This is a tactful way of saying we did not try all the restaurants at Aulani. As frequent visitors to both Maui and Disney World where prices can be high, we were taken aback by the  by the food prices. We ate at Makahiki once. The Makahiki dinner buffet is $43 and the beachfront Ama AMA restaurant has entrees in the $30-80 range. The food was fair and our dinner was accompanied by several pre-schoolers intent on re-enacting the Battle of Midway. Menus can be viewed online at a number of sites. Personally, we enjoy Starwood properties that have well-maintained onsite barbecues. I was told by a DVC staffer that the resort will install electric barbecues when the Ewa Tower DVC room are completed. 

If Aulani is your sole target for a Hawaiian vacation, a car is a must. Shuttles from the airport run about $70 each way. Parking at the resort is $35 per day (free for DVC members using points for their stay.) An Alamo car rental is onsite. Some people rent a car on a daily basis on the resort and avoid the parking charge. A day long shopping tour into Honolulu is a featured activity that the resort offers. The bus travels to a few big malls including the Ala Moana Mall near Waikiki; the cost is $30 per person for a day of shopping. There is a strong draw here for tourists from Japan, a demographic to which Disney is aiming a great deal of marketing. Signage around the resort is in both English and Japanese.

> RECORD EXCERPTS:
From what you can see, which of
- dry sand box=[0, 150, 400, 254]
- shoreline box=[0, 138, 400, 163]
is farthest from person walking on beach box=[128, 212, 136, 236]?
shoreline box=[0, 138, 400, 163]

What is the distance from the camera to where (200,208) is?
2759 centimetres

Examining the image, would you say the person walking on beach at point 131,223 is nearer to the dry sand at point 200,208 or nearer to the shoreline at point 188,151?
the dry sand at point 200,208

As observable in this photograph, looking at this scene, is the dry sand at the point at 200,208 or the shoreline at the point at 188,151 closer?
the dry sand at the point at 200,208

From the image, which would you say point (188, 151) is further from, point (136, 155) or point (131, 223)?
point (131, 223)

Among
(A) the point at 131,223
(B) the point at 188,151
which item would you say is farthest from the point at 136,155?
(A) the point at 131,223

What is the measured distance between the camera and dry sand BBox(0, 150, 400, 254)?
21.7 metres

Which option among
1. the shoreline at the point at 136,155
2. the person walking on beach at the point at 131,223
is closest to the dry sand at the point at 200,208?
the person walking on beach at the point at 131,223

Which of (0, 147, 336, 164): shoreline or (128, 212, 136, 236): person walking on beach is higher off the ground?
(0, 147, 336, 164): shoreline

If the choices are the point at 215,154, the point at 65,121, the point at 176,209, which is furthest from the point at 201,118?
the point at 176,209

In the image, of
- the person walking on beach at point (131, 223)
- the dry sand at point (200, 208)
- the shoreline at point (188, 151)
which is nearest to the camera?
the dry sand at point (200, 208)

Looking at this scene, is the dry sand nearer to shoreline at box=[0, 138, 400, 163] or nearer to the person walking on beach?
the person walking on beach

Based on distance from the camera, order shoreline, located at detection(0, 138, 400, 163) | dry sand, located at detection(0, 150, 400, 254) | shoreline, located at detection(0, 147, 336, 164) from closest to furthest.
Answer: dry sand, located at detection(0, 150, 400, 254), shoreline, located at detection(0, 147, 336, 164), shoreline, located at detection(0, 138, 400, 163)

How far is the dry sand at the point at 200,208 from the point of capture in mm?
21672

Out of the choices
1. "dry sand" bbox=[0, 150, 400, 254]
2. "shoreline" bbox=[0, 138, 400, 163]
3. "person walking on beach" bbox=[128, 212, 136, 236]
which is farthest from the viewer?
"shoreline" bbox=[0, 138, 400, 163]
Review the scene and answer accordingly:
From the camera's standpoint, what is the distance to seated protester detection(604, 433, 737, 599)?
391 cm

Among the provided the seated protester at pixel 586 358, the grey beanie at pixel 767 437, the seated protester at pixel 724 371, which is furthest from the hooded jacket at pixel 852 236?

> SET TASKS:
1 > Using the Aulani resort passage, decide whether each statement below agrees with it. Answer yes or no, and quote the words that decide it.
(a) The Makahiki dinner buffet costs $43.
(b) Parking at the resort is free for every guest.
(c) Signs around the resort appear only in English.
2 > Answer these questions from the Aulani resort passage.
(a) What is the price range of entrees at the beachfront Ama AMA restaurant?
(b) How much does an airport shuttle cost each way?
(c) Which car rental company is onsite?
3 > Go on with the Aulani resort passage, starting after its final sentence.

> EXERCISE RESPONSES:
1 >
(a) Yes: "The Makahiki dinner buffet is $43"
(b) No: "Parking at the resort is $35 per day (free for DVC members using points for their stay.)"
(c) No: "Signage around the resort is in both English and Japanese."

2 >
(a) $30-80
(b) About $70
(c) Alamo

3 >
Staying at Aulani is not cheap. Rates for standard rooms, ocean view, is about $400 per night that adds up to about $3,500 a week with taxes. A studio like ours runs about $600 per night. We were lucky; we used points for a pool view room and, while we are on the lobby or 3rd floor, we still see the ocean as well as parts of the Waikolohe stream and children's water play area.

Having stayed at many Disney resorts in the US, Asia, and Europe, this resort ranks in the top tier. And in Aulani Disney has found a surefire ticket to providing a quality vacation experience that does not require a theme park.


----------



## slum808

Wow now that's a detailed review. Thanks for sharing.


----------



## a1000monkeys

Thanks for the review.  We'll be there in 17 more days.  Can't wait!


----------



## Amy

Dsauer said:


> And, thank goodness, there is a policy against "towel on the lounge chair" saving of pool chairs. Items are removed after an hour of non-use. The message: use the chair or use it.



Thanks for the review.  Did you actually observe staff enforce this rule?


----------



## Dsauer1

Amy said:


> Thanks for the review.  Did you actually observe staff enforce this rule?



Yes, we saw pool staff removing unused towels on chairs that were placed there. The sign by the towel check out area also mentioned that getting to the pool area early was one way of enduring a chair. There are literally hundreds of chairs around this massive facility. What will happen when the Eastern Ewa tower of DVC rooms opens is anyone's guess. It was crowded in January when 2/3 complete; imagine Spring Break and a completed resort.
We are glad we went when we did.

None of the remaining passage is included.